__Problem description__. Rewrite the lines below as a JSON list of strings with one string per line, omitting blank lines and the pictures.

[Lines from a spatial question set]
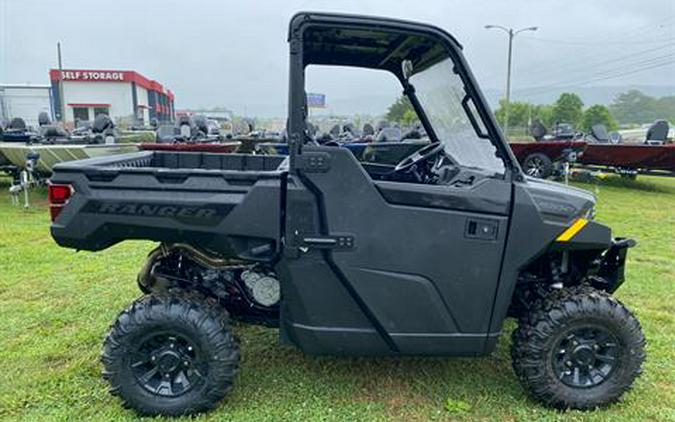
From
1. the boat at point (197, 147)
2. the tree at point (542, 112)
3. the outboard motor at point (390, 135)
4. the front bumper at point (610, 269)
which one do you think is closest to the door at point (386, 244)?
the front bumper at point (610, 269)

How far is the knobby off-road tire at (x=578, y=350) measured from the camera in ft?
8.80

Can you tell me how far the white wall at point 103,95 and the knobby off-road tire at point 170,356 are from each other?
52154 millimetres

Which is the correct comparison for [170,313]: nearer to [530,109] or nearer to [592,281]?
[592,281]

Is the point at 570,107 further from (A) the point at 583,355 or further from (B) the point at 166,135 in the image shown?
(A) the point at 583,355

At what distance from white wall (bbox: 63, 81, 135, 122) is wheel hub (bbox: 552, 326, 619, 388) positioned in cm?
5298

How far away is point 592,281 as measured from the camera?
3129mm

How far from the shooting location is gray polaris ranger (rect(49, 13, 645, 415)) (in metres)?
2.50

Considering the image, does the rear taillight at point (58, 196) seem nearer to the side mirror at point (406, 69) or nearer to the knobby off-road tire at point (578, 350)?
the side mirror at point (406, 69)

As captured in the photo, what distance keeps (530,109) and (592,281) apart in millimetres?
65849

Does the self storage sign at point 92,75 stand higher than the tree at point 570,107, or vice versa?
the self storage sign at point 92,75

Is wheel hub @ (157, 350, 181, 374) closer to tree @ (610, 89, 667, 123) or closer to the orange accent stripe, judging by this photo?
the orange accent stripe

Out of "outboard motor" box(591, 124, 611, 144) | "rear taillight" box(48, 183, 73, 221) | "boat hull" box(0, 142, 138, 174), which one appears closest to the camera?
"rear taillight" box(48, 183, 73, 221)

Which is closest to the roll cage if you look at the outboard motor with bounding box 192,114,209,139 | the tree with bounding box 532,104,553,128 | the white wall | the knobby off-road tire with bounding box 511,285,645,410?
the knobby off-road tire with bounding box 511,285,645,410

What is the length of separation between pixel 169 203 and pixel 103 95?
181ft
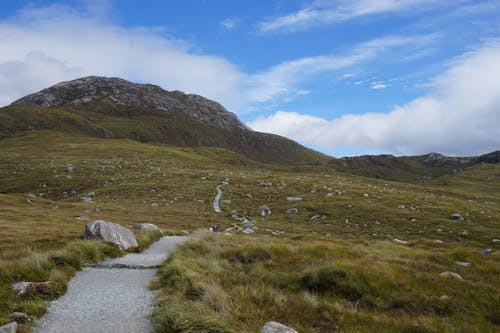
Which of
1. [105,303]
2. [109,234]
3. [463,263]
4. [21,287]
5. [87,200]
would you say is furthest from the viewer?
[87,200]

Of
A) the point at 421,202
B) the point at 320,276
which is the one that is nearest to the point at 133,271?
the point at 320,276

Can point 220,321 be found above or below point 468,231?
above

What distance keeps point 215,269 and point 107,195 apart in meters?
49.0

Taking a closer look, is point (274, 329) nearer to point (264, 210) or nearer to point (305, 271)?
point (305, 271)

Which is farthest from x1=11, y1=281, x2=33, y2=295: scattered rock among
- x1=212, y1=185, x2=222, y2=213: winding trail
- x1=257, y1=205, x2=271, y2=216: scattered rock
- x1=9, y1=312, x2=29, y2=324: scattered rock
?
x1=257, y1=205, x2=271, y2=216: scattered rock

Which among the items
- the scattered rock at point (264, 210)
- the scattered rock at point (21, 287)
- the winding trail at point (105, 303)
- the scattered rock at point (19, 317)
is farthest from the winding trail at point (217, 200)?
the scattered rock at point (19, 317)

__Output for this task__.
[
  "From",
  "1. the boat at point (197, 147)",
  "2. the tree at point (542, 112)",
  "3. the outboard motor at point (390, 135)",
  "4. the front bumper at point (610, 269)",
  "which one do you think is closest to the door at point (386, 244)?",
  "the front bumper at point (610, 269)",
  "How far is the knobby off-road tire at (x=578, y=350) measured from the camera in ft?",
  "8.80",
  "Can you tell me how far the white wall at point 103,95 and the knobby off-road tire at point 170,356 are from each other?",
  "52154 millimetres",
  "Which is the correct comparison for [170,313]: nearer to [530,109] or nearer to [592,281]?",
  "[592,281]",
  "Is the point at 570,107 further from (A) the point at 583,355 or further from (B) the point at 166,135 in the image shown?",
  "(A) the point at 583,355",
  "At what distance from white wall (bbox: 63, 81, 135, 122) is wheel hub (bbox: 552, 326, 619, 388) positioned in cm?",
  "5298",
  "How far away is point 592,281 as measured from the camera?",
  "3129mm",
  "How far from the shooting location is gray polaris ranger (rect(49, 13, 645, 415)) (in metres)?",
  "2.50",
  "Considering the image, does the rear taillight at point (58, 196) seem nearer to the side mirror at point (406, 69) or nearer to the knobby off-road tire at point (578, 350)?",
  "the side mirror at point (406, 69)",
  "As captured in the photo, what distance keeps (530,109) and (592,281) apart in millimetres?",
  "65849",
  "Does the self storage sign at point 92,75 stand higher than the tree at point 570,107, or vice versa?",
  "the self storage sign at point 92,75",
  "Is wheel hub @ (157, 350, 181, 374) closer to tree @ (610, 89, 667, 123) or closer to the orange accent stripe, judging by this photo?",
  "the orange accent stripe",
  "Out of \"outboard motor\" box(591, 124, 611, 144) | \"rear taillight\" box(48, 183, 73, 221) | \"boat hull\" box(0, 142, 138, 174), which one appears closest to the camera?",
  "\"rear taillight\" box(48, 183, 73, 221)",
  "Which is closest to the roll cage if you look at the outboard motor with bounding box 192,114,209,139 | the tree with bounding box 532,104,553,128 | the white wall | the knobby off-road tire with bounding box 511,285,645,410?",
  "the knobby off-road tire with bounding box 511,285,645,410",
  "What is the length of separation between pixel 169 203 and pixel 103 95?",
  "181ft",
  "Which of",
  "1. [105,303]",
  "2. [109,234]",
  "3. [463,263]",
  "4. [21,287]",
  "5. [87,200]",
  "would you say is furthest from the viewer?",
  "[87,200]",
  "Of",
  "A) the point at 421,202",
  "B) the point at 320,276",
  "which is the one that is nearest to the point at 133,271?",
  "the point at 320,276",
  "Can point 220,321 be found above or below point 468,231?",
  "above",
  "What distance keeps point 215,269 and point 107,195 apart in meters?",
  "49.0",
  "Taking a closer look, is point (274, 329) nearer to point (264, 210) or nearer to point (305, 271)?",
  "point (305, 271)",
  "Which is farthest from x1=11, y1=281, x2=33, y2=295: scattered rock among",
  "- x1=212, y1=185, x2=222, y2=213: winding trail",
  "- x1=257, y1=205, x2=271, y2=216: scattered rock",
  "- x1=9, y1=312, x2=29, y2=324: scattered rock",
  "?",
  "x1=257, y1=205, x2=271, y2=216: scattered rock",
  "Which among the items",
  "- the scattered rock at point (264, 210)",
  "- the scattered rock at point (21, 287)",
  "- the winding trail at point (105, 303)",
  "- the scattered rock at point (19, 317)",
  "is farthest from the winding trail at point (217, 200)?",
  "the scattered rock at point (19, 317)"
]